[Entries on spatial positioning]
__________

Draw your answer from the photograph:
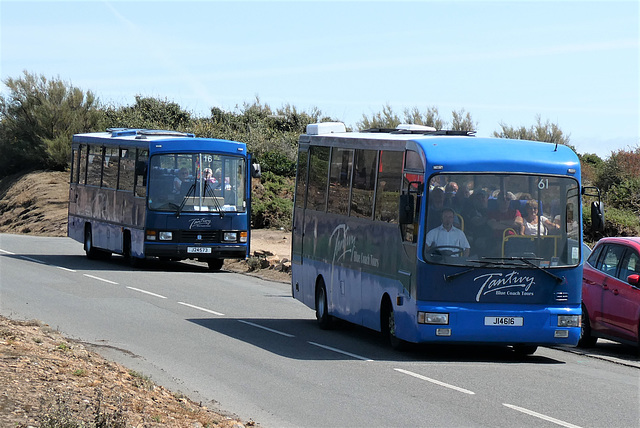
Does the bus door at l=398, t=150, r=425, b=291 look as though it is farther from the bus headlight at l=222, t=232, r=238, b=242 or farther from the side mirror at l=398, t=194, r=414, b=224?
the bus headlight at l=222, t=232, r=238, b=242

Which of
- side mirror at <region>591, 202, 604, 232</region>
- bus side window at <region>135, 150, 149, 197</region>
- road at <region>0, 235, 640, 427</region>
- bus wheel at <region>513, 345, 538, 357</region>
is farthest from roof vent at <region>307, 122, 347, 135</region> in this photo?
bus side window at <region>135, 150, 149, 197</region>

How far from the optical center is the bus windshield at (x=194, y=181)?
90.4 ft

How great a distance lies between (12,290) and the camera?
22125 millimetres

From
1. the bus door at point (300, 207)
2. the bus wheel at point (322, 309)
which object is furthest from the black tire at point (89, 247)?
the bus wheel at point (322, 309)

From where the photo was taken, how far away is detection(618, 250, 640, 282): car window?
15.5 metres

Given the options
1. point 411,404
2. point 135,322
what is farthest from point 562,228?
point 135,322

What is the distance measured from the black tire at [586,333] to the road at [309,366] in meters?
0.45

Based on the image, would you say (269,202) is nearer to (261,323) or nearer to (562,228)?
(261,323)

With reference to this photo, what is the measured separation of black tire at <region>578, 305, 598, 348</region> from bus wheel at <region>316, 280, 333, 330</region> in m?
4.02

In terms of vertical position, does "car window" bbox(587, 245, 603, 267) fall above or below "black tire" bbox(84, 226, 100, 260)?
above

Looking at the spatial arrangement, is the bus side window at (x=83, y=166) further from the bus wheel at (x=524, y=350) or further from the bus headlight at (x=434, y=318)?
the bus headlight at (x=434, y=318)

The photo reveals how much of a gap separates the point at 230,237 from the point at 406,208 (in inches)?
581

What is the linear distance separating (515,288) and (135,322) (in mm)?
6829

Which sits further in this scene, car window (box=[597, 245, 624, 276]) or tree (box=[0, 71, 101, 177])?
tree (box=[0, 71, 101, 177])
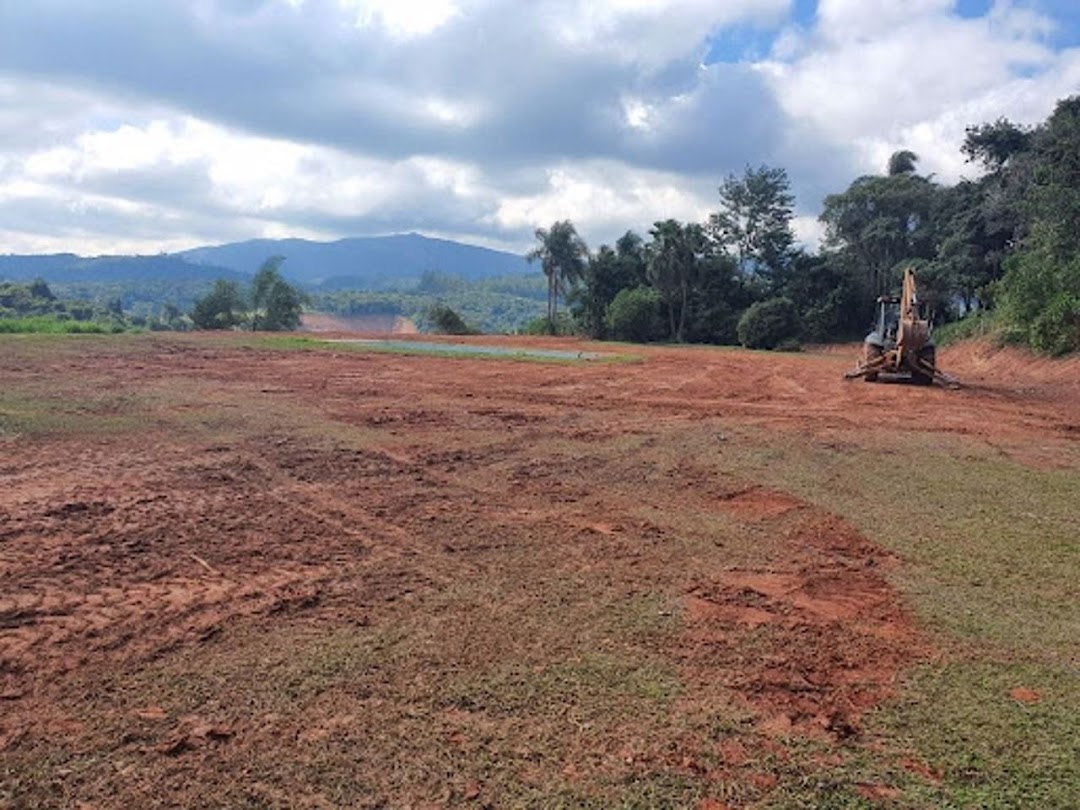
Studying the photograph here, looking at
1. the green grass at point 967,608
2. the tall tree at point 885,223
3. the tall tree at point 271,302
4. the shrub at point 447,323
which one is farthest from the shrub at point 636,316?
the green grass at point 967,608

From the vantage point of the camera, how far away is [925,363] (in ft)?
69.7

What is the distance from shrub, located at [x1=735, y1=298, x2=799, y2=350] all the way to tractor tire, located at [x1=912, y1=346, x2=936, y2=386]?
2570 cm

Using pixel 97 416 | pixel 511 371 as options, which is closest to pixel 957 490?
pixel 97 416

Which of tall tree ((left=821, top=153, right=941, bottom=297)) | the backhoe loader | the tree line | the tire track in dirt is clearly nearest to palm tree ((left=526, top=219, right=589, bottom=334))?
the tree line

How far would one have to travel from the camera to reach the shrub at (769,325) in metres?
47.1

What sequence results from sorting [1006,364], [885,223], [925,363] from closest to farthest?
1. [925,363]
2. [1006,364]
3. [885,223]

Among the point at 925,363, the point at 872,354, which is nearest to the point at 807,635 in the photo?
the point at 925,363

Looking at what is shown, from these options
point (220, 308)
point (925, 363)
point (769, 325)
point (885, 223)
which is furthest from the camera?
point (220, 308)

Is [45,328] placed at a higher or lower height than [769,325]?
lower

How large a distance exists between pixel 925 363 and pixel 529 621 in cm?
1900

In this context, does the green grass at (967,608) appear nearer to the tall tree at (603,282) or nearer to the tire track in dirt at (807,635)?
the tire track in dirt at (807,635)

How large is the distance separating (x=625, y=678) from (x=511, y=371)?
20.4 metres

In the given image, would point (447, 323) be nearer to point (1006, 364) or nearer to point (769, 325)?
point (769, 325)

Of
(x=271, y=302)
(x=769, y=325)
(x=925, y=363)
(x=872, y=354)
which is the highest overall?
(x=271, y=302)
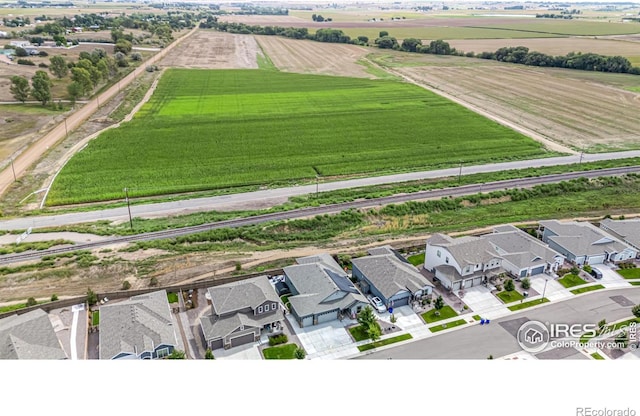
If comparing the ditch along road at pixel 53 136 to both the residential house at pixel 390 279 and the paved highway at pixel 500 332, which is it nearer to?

__________

[What you have to do] Please output the material above as a JSON list of strings, with one string for each line. Skip blank lines and leave out the pictures.

[Final result]
[
  "Draw your answer from the photograph:",
  "Does the bus door at l=398, t=150, r=425, b=291 look as though it is farther from the bus headlight at l=222, t=232, r=238, b=242 or farther from the side mirror at l=398, t=194, r=414, b=224?",
  "the bus headlight at l=222, t=232, r=238, b=242",
  "Which of",
  "- side mirror at <region>591, 202, 604, 232</region>",
  "- bus side window at <region>135, 150, 149, 197</region>",
  "- road at <region>0, 235, 640, 427</region>",
  "- bus wheel at <region>513, 345, 538, 357</region>",
  "is farthest from roof vent at <region>307, 122, 347, 135</region> in this photo?",
  "bus side window at <region>135, 150, 149, 197</region>",
  "How far from the optical center is the bus windshield at (x=194, y=181)?",
  "90.4 ft",
  "How great a distance lies between (12,290) and the camera?",
  "22125 millimetres",
  "From",
  "1. the bus door at point (300, 207)",
  "2. the bus wheel at point (322, 309)",
  "which object is furthest from the black tire at point (89, 247)?",
  "the bus wheel at point (322, 309)",
  "From where the photo was taken, how far away is detection(618, 250, 640, 282): car window?",
  "15.5 metres",
  "Given the options",
  "1. point 411,404",
  "2. point 135,322",
  "what is farthest from point 562,228?",
  "point 135,322",
  "What is the distance measured from the black tire at [586,333] to the road at [309,366] in meters?",
  "0.45",
  "Based on the image, would you say (269,202) is nearer to (261,323) or nearer to (562,228)?",
  "(261,323)",
  "With reference to this photo, what is the measured separation of black tire at <region>578, 305, 598, 348</region> from bus wheel at <region>316, 280, 333, 330</region> in m?",
  "4.02",
  "In terms of vertical position, does \"car window\" bbox(587, 245, 603, 267) fall above or below \"black tire\" bbox(84, 226, 100, 260)?",
  "above",
  "Looking at the spatial arrangement, is the bus side window at (x=83, y=166) further from the bus wheel at (x=524, y=350) or further from the bus headlight at (x=434, y=318)?",
  "the bus headlight at (x=434, y=318)",
  "The photo reveals how much of a gap separates the point at 230,237 from the point at 406,208 (in inches)?",
  "581",
  "What is the linear distance separating (515,288) and (135,322) (in mm)?",
  "6829",
  "Which sits further in this scene, car window (box=[597, 245, 624, 276]) or tree (box=[0, 71, 101, 177])?",
  "tree (box=[0, 71, 101, 177])",
  "Studying the photograph here, looking at",
  "1. the green grass at point 967,608",
  "2. the tall tree at point 885,223",
  "3. the tall tree at point 271,302",
  "4. the shrub at point 447,323",
  "which one is farthest from the shrub at point 636,316?",
  "the green grass at point 967,608",
  "From the vantage point of the camera, how far away is [925,363] (in ft)?",
  "69.7",
  "What is the distance from shrub, located at [x1=735, y1=298, x2=799, y2=350] all the way to tractor tire, located at [x1=912, y1=346, x2=936, y2=386]?",
  "2570 cm",
  "Using pixel 97 416 | pixel 511 371 as options, which is closest to pixel 957 490?",
  "pixel 97 416",
  "Which of tall tree ((left=821, top=153, right=941, bottom=297)) | the backhoe loader | the tree line | the tire track in dirt is clearly nearest to palm tree ((left=526, top=219, right=589, bottom=334))?",
  "the tree line",
  "How far would one have to travel from the camera to reach the shrub at (769,325) in metres?",
  "47.1",
  "What sequence results from sorting [1006,364], [885,223], [925,363] from closest to farthest?",
  "1. [925,363]",
  "2. [1006,364]",
  "3. [885,223]",
  "Among the point at 925,363, the point at 872,354, which is nearest to the point at 807,635 in the photo?",
  "the point at 925,363",
  "Looking at what is shown, from these options",
  "point (220, 308)",
  "point (925, 363)",
  "point (769, 325)",
  "point (885, 223)",
  "which is furthest from the camera?",
  "point (220, 308)",
  "Is [45,328] placed at a higher or lower height than [769,325]?",
  "lower",
  "How large a distance exists between pixel 925 363 and pixel 529 621 in cm?",
  "1900",
  "In this context, does the green grass at (967,608) appear nearer to the tall tree at (603,282) or nearer to the tire track in dirt at (807,635)?",
  "the tire track in dirt at (807,635)",
  "How large is the distance separating (x=625, y=678) from (x=511, y=371)?",
  "20.4 metres",
  "In the given image, would point (447, 323) be nearer to point (1006, 364) or nearer to point (769, 325)?",
  "point (769, 325)",
  "Of",
  "(x=271, y=302)",
  "(x=769, y=325)",
  "(x=925, y=363)",
  "(x=872, y=354)",
  "which is the highest overall?",
  "(x=271, y=302)",
  "If comparing the ditch along road at pixel 53 136 to both the residential house at pixel 390 279 and the paved highway at pixel 500 332, which is it nearer to?"
]